Bagger, Lader und Anbaugeräte

Grüne Kooperation: AGCO/Fendt bringt SENNEBOGEN Teleskoplader in die Landwirtschaft

SENNEBOGEN und Fendt kooperieren: Der Teleskoplader 355 E wird ab 2020 als Fendt Cargo T955 in der Landwirtschaft vertrieben. Nach intensiver Testphase übernimmt Fendt Vertrieb und After Sales, während SENNEBOGEN die Produktion am Standort Wackersdorf weiter ausbaut.

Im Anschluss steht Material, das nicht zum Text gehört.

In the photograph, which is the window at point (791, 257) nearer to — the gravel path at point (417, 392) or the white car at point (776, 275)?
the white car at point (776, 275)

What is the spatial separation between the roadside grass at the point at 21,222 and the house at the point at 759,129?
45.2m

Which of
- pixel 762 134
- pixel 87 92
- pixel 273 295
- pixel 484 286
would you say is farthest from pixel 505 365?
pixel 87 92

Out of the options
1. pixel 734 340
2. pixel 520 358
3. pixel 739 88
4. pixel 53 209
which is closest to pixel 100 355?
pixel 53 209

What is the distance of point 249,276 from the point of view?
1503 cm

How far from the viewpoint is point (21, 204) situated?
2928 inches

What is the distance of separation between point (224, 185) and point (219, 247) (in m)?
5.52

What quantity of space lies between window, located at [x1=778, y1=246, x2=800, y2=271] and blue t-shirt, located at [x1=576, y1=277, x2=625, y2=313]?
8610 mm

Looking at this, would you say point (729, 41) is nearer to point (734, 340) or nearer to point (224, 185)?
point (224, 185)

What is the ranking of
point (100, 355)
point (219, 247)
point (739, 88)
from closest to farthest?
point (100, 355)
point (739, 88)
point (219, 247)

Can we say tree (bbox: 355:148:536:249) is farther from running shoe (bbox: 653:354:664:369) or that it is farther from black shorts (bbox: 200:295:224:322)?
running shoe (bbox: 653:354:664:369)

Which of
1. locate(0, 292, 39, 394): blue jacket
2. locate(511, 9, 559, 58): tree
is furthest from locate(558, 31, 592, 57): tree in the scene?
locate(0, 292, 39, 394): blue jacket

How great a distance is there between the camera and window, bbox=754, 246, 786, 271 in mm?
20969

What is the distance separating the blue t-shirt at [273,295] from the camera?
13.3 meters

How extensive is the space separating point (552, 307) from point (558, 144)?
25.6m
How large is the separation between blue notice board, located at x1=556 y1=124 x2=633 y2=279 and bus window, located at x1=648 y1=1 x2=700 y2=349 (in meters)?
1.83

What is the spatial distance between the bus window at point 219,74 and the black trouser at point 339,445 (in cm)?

SENNEBOGEN 355 E wird als Fendt Cargo T955 in der Landwirtschaft vertrieben

Der niederbayerische Maschinenbauer SENNEBOGEN hat seinen Teleskoplader 355 E seit 2018 erfolgreich im anspruchsvollen Materialumschlag etabliert. Zur Agritechnica 2019 folgt nun der nächste Schritt: Künftig wird die Maschine unter der Bezeichnung Fendt Cargo T955 durch AGCO/Fendt im landwirtschaftlichen Bereich vertrieben. Grundlage ist eine entsprechende Kooperationsvereinbarung beider Hersteller.

Ab 2020 startet der von SENNEBOGEN gebaute Teleskoplader im typischen Fendt Nature Green in den Agrarmarkt. Während die hellgrünen SENNEBOGEN Umschlagmaschinen und Krane weltweit für leistungsfähige Maschinentechnik stehen, genießt Fendt in der Landwirtschaft einen vergleichbaren Ruf. Mit der neuen Markenintegration bündeln beide Unternehmen ihre Kompetenzen gezielt für landwirtschaftliche Anwendungen.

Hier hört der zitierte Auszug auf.